Introduction
A few weeks ago, I had to write some code where several threads are
manipulating a single instance of some class. The synchronization problems were
pretty much self-solved, so the main issue I was facing, was: How can I know
when is it safe to delete that shared instance?
The obvious solution for this problem involves the usage of a reference
counting mechanism of some sort. This mechanism will make sure my object is
deleted if, and only if, the number of references to that object has reached
zero. As a keen C/C++ programmer, I have been (traditionally) reluctant to use
this kind of solution, since I was always concerned about the performance costs
of the underlying algorithms. Although Boost::shared_ptr
is a very good implementation, I couldn't use it, since my project is required
to compile without additional libraries.
So, I sat down to write my own smart pointer which will specifically
address the performance issue. When debugging was over, I took the resulting
class (named: AUTO_REF
) to the test track, to go head to head with
other similar classes.
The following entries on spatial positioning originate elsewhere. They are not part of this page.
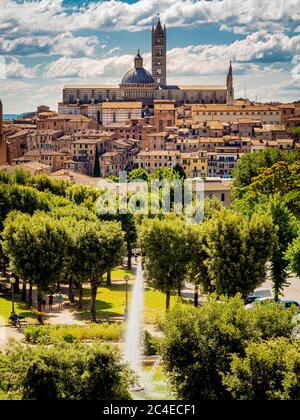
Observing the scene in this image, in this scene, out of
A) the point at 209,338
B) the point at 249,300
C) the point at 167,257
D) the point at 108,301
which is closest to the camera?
the point at 209,338

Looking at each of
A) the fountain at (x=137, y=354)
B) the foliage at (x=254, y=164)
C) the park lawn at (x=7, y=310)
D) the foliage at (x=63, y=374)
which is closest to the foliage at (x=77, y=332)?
the fountain at (x=137, y=354)

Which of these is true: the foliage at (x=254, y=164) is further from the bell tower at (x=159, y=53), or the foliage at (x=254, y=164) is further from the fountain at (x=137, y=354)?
the bell tower at (x=159, y=53)

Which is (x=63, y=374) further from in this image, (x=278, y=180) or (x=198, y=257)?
(x=278, y=180)

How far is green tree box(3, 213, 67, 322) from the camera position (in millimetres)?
28422

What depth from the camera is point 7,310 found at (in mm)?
28844

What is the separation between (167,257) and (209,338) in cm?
1095

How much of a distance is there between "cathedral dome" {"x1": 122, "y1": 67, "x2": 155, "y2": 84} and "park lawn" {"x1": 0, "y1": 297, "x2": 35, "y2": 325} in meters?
126

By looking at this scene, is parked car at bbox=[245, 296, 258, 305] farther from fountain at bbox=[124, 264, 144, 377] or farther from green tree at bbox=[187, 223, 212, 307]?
fountain at bbox=[124, 264, 144, 377]

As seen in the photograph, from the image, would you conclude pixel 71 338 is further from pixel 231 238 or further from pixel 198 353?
pixel 231 238

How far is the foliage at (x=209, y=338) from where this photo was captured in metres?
18.0

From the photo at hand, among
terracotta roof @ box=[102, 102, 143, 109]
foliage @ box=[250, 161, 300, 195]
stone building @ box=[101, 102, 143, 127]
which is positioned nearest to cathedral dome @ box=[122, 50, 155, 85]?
terracotta roof @ box=[102, 102, 143, 109]

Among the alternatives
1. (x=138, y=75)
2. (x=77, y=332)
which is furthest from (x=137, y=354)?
(x=138, y=75)

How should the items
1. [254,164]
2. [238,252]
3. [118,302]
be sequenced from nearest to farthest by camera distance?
[238,252]
[118,302]
[254,164]

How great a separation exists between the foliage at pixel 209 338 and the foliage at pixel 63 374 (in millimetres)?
1523
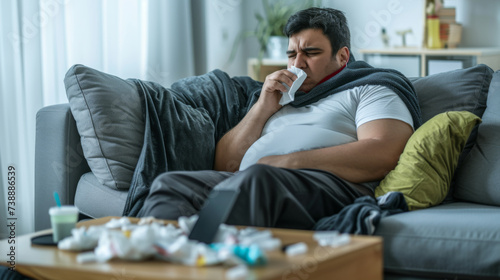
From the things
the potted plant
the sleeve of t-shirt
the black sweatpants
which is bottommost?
the black sweatpants

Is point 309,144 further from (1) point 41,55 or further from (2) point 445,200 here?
(1) point 41,55

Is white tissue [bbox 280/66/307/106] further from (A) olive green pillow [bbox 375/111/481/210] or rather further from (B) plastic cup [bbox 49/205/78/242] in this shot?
(B) plastic cup [bbox 49/205/78/242]

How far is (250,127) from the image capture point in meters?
2.18

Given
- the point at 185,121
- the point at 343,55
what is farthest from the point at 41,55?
the point at 343,55

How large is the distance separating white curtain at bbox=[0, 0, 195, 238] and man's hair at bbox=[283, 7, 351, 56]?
104 centimetres

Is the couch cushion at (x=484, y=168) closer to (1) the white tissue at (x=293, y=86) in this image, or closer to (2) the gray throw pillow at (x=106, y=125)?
(1) the white tissue at (x=293, y=86)

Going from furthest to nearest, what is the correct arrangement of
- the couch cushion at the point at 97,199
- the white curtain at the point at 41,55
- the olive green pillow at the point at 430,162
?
the white curtain at the point at 41,55 < the couch cushion at the point at 97,199 < the olive green pillow at the point at 430,162

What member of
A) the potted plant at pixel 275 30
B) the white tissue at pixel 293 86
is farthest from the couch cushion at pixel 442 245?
the potted plant at pixel 275 30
The demo project attached to this article, is actually my
benchmarking application which I used for timing these classes. The results are
covered in the Benchmarks section of this article.
Interface
"Give me a break", I hear you say, "I just want to know how to integrate
AUTO_REF
into my code". Well, here are the details. Let's assume
you have just written a class called MY_CLASS
, which has a member
function called run(int x)
. Here's how to access
MY_CLASS
objects via AUTO_REF
pointers.
- Setting up your project:
- Add auto_ref.cpp to your project.
- Make sure auto_ref.h and quick_mem_manager.h are located on
your project's include files search path.
- Setting up an
AUTO_REF
pointer:
MY_CLASS* raw1 = new MY_CLASS();
MY_CLASS* raw2 = new MY_CLASS();
AUTO_REF<MY_CLASS> p1 = raw1;
AUTO_REF<MY_CLASS> p2 = p1;
- Changing the referenced object:
AUTO_REF<MY_CLASS> p3 = raw2;
p2 = p3;
- Dereferencing:
p1->run(5);
(*p1).run(5);
p2->run(3);
- Checking validity (implemented via the automatic bool casting)
if(p1)
cout << "p1 is valid";
if(!p2)
cout << "p2 is invalid";
- What not to do:
AUTO_REF<MY_CLASS> pt1(raw1);
AUTO_REF<MY_CLASS> pt2(pt1);
AUTO_REF<MY_CLASS> pt3(raw1);
The design philosophy
So what actually is a smart pointer? A smart pointer is a pointer which frees
the programmer of the need to call delete()
to release the
pointed-to object. In a typical implementation, the smart pointer's constructor
increases the object's reference counter, while its destructor decreases it. The
destructor also destroys the object when the count reaches zero, thus allowing
the programmer to totally forget about releasing the object. Sounds wonderful?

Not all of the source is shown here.